Directive – Reproduce the records verbatim, beginning at the line that contains "Looking at this" and continuing through the end of the records. Leave the pictures out of your answer.

==*==

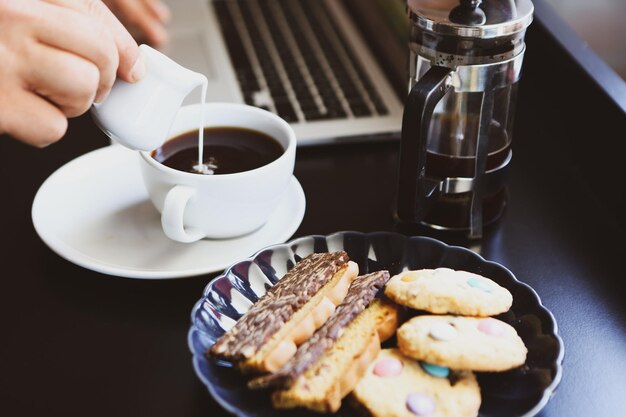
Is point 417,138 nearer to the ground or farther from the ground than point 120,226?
farther from the ground

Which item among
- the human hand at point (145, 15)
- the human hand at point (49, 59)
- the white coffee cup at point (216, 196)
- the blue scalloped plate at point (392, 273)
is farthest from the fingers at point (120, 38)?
the human hand at point (145, 15)

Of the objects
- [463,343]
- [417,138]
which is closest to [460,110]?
[417,138]

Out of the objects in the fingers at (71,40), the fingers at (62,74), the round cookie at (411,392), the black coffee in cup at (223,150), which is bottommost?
the round cookie at (411,392)

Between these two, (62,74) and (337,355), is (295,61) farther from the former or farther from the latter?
(337,355)

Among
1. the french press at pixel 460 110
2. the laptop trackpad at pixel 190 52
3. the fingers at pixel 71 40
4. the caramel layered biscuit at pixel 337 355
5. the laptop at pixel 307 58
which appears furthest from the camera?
the laptop trackpad at pixel 190 52

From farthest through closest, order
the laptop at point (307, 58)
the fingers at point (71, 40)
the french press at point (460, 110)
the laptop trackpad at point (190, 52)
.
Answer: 1. the laptop trackpad at point (190, 52)
2. the laptop at point (307, 58)
3. the french press at point (460, 110)
4. the fingers at point (71, 40)

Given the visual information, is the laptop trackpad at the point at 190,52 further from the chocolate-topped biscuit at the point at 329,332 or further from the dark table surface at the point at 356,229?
the chocolate-topped biscuit at the point at 329,332

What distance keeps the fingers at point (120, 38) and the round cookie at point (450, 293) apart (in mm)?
349

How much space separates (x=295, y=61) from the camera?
1.51 m

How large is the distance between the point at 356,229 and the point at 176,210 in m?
0.26

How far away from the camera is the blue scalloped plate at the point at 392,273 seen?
65cm

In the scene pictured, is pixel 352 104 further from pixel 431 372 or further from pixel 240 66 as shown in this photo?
pixel 431 372

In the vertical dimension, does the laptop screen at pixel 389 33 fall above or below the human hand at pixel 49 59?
below

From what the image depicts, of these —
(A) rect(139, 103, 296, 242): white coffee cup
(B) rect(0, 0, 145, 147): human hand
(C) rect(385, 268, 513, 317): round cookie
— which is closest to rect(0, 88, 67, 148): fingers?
(B) rect(0, 0, 145, 147): human hand
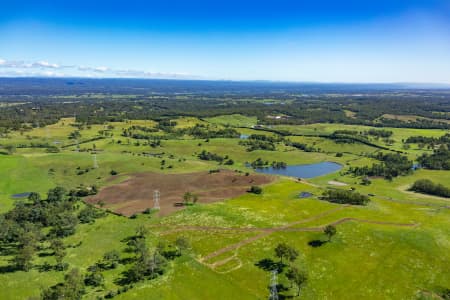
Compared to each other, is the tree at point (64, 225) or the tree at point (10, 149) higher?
the tree at point (10, 149)

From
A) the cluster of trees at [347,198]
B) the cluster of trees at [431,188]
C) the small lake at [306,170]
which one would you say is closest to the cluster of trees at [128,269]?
the cluster of trees at [347,198]

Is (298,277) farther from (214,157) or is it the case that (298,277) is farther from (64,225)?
(214,157)

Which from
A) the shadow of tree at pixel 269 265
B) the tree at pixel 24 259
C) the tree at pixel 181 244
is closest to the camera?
the tree at pixel 24 259

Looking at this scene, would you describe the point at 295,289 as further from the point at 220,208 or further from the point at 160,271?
the point at 220,208

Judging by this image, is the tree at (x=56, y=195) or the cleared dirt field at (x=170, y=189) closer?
the tree at (x=56, y=195)

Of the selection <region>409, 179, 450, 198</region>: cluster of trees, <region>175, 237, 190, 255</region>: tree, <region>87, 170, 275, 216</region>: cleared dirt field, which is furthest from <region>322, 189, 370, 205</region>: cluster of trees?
<region>175, 237, 190, 255</region>: tree

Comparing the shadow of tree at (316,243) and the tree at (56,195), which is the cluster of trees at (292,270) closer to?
the shadow of tree at (316,243)
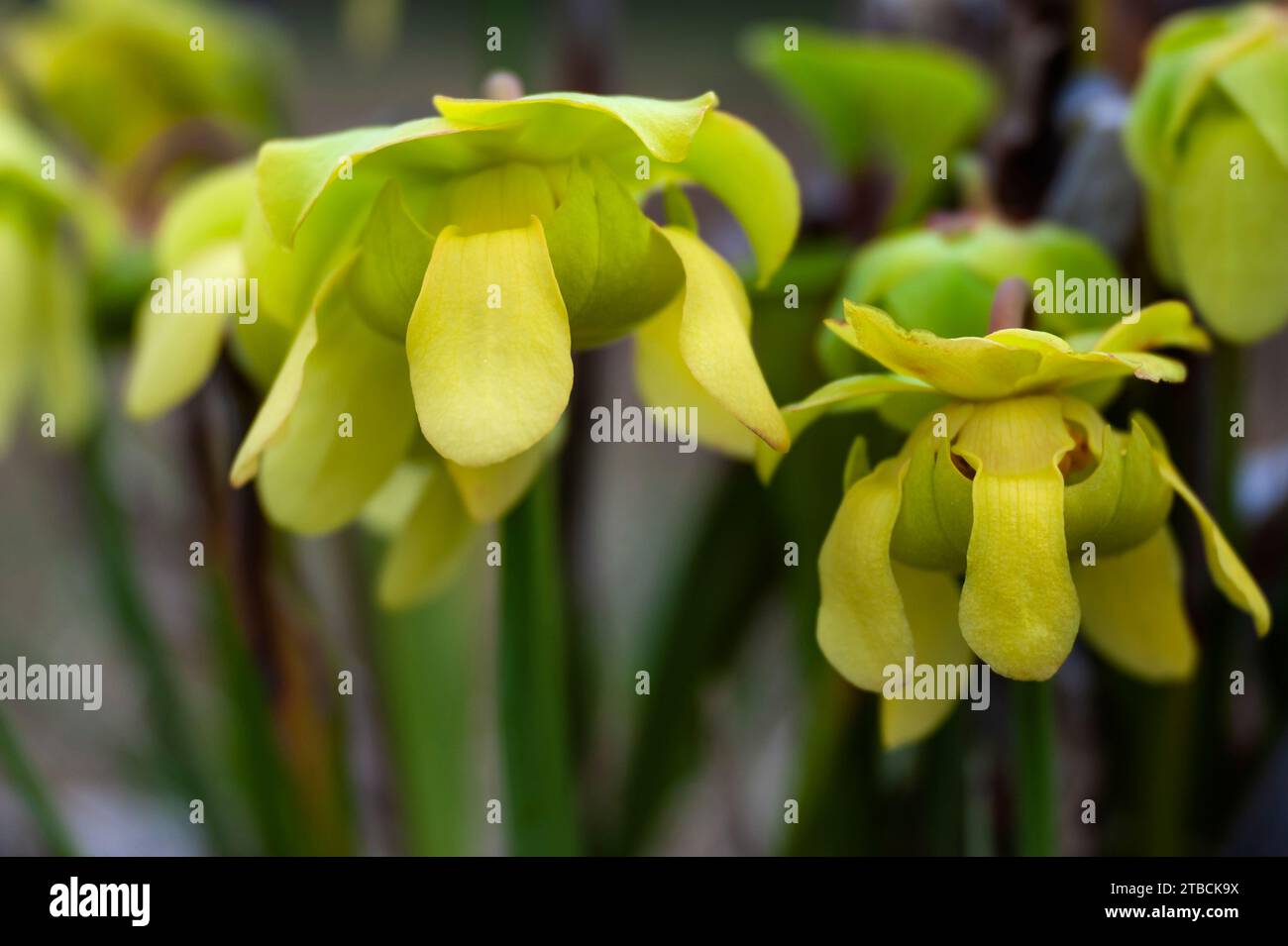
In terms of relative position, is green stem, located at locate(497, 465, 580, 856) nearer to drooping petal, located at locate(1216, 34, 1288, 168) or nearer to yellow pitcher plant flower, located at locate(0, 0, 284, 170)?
drooping petal, located at locate(1216, 34, 1288, 168)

==*==

Response below –
Looking at this scene, would you describe the point at 295,289 as further from the point at 220,208 or further from the point at 160,271?
the point at 220,208

Judging by this image, is the tree at (x=56, y=195) or the cleared dirt field at (x=170, y=189) closer?
the tree at (x=56, y=195)

Of the selection <region>409, 179, 450, 198</region>: cluster of trees, <region>175, 237, 190, 255</region>: tree, <region>87, 170, 275, 216</region>: cleared dirt field, which is furthest from <region>322, 189, 370, 205</region>: cluster of trees?
<region>175, 237, 190, 255</region>: tree

Comparing the shadow of tree at (316,243) and the tree at (56,195), which is the cluster of trees at (292,270) closer to?
the shadow of tree at (316,243)
In terms of relative position, is green stem, located at locate(497, 465, 580, 856) nearer to drooping petal, located at locate(1216, 34, 1288, 168) or nearer to yellow pitcher plant flower, located at locate(0, 0, 284, 170)?
drooping petal, located at locate(1216, 34, 1288, 168)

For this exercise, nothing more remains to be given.